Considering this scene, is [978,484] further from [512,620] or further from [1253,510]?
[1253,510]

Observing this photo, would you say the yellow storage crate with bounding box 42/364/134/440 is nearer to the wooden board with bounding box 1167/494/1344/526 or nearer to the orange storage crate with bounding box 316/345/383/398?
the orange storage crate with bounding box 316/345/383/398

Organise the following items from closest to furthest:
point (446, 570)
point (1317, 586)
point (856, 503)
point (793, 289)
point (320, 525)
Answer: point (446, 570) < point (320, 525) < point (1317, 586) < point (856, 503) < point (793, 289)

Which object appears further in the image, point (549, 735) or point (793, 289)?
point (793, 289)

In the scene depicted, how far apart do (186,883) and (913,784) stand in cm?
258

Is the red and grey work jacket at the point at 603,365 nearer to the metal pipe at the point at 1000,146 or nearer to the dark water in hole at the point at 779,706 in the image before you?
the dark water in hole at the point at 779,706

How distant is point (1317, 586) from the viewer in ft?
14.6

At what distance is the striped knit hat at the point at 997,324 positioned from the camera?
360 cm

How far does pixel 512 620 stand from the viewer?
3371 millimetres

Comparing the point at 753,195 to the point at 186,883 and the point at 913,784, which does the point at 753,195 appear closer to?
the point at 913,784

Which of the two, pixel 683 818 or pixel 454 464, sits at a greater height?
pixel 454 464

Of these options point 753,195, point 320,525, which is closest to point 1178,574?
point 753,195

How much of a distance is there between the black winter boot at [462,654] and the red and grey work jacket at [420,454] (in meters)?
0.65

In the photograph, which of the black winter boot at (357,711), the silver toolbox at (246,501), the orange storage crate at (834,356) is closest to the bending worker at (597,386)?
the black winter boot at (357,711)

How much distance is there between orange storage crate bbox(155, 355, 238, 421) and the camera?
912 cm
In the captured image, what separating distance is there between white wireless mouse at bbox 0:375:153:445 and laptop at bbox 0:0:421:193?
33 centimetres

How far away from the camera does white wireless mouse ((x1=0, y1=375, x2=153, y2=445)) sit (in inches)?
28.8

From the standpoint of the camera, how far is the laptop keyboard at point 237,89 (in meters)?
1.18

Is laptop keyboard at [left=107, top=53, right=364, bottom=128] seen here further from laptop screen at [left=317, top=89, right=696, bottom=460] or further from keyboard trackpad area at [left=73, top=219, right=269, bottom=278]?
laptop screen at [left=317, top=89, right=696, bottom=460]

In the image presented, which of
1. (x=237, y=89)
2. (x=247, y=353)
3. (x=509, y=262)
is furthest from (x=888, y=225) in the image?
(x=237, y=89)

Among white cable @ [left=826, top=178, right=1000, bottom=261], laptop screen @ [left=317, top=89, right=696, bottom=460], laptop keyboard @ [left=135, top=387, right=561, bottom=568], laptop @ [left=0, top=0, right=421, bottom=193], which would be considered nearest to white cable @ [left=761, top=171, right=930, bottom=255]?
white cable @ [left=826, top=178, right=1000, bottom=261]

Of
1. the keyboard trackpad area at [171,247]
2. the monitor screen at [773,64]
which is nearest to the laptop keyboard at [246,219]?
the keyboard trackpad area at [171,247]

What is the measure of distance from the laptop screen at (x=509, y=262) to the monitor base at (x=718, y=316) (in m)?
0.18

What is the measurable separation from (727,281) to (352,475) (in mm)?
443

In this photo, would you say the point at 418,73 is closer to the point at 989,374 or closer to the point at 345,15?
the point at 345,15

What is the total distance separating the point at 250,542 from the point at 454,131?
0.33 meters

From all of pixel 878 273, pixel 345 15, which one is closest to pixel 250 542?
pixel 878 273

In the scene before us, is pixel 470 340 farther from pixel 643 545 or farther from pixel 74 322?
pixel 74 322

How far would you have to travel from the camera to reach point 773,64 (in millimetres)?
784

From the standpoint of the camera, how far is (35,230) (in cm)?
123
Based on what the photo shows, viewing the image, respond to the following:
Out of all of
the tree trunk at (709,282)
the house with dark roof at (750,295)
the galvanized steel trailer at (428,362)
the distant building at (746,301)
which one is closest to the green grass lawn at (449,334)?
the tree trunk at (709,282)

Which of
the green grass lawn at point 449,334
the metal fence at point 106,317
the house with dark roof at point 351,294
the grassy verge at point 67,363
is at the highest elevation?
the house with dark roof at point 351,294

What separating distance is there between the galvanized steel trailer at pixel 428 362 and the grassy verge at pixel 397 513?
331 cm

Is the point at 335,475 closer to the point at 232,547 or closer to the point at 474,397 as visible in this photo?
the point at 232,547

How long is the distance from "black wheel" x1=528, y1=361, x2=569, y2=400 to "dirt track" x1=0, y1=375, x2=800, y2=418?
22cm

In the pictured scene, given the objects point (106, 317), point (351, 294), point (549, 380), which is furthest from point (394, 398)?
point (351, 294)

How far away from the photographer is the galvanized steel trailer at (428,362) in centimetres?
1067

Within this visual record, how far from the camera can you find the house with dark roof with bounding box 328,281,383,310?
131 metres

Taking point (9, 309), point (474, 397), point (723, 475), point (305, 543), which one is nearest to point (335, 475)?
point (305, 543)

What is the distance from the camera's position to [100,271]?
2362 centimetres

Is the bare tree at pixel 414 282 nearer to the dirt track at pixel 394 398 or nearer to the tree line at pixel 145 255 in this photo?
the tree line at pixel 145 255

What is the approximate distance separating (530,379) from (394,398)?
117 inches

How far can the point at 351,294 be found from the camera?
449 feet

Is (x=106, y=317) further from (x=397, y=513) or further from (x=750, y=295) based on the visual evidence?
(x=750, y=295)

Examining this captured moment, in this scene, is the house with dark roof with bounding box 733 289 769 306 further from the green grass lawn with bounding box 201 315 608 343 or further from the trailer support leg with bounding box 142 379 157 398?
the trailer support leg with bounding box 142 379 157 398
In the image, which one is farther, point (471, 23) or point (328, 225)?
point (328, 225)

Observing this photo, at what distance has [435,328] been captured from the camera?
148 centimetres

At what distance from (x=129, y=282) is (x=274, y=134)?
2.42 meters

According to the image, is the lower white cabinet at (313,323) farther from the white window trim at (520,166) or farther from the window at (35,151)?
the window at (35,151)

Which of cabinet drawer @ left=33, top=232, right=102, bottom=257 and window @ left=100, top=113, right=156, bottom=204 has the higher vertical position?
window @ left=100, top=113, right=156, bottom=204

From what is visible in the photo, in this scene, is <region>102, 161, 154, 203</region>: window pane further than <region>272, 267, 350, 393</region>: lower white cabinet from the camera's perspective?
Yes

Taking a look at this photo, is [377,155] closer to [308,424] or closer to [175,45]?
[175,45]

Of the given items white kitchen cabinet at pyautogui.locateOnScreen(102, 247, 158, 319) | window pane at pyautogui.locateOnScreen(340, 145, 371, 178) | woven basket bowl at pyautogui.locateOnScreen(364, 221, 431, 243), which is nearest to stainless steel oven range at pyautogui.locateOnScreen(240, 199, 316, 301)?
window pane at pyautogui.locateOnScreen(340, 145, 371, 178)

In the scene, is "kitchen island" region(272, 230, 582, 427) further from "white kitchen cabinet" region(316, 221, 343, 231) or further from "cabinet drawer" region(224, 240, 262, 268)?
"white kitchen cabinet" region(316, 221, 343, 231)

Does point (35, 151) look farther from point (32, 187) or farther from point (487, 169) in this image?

= = = = = = =

## SET EXERCISE
Print word for word the lines starting at the one that contains "According to the" and ending at the final line of the items, both included.

## TASK OUTPUT
According to the image, is the lower white cabinet at (313,323) farther from the white window trim at (520,166) or farther from the window at (35,151)?
the window at (35,151)

Which of cabinet drawer @ left=33, top=232, right=102, bottom=257 and window @ left=100, top=113, right=156, bottom=204 has the higher vertical position?
window @ left=100, top=113, right=156, bottom=204

From what is visible in the photo, in this scene, is <region>102, 161, 154, 203</region>: window pane further than <region>272, 267, 350, 393</region>: lower white cabinet from the camera's perspective?
Yes

Taking a look at this photo, is [377,155] closer to [308,424] or closer to [175,45]?
[175,45]

Of the given items white kitchen cabinet at pyautogui.locateOnScreen(102, 247, 158, 319) | window pane at pyautogui.locateOnScreen(340, 145, 371, 178) | woven basket bowl at pyautogui.locateOnScreen(364, 221, 431, 243), which is nearest to stainless steel oven range at pyautogui.locateOnScreen(240, 199, 316, 301)?
window pane at pyautogui.locateOnScreen(340, 145, 371, 178)

In the scene, is "kitchen island" region(272, 230, 582, 427) further from "white kitchen cabinet" region(316, 221, 343, 231) or further from "cabinet drawer" region(224, 240, 262, 268)?
"white kitchen cabinet" region(316, 221, 343, 231)

Does point (35, 151) look farther from point (32, 187) or farther from point (487, 169) in this image?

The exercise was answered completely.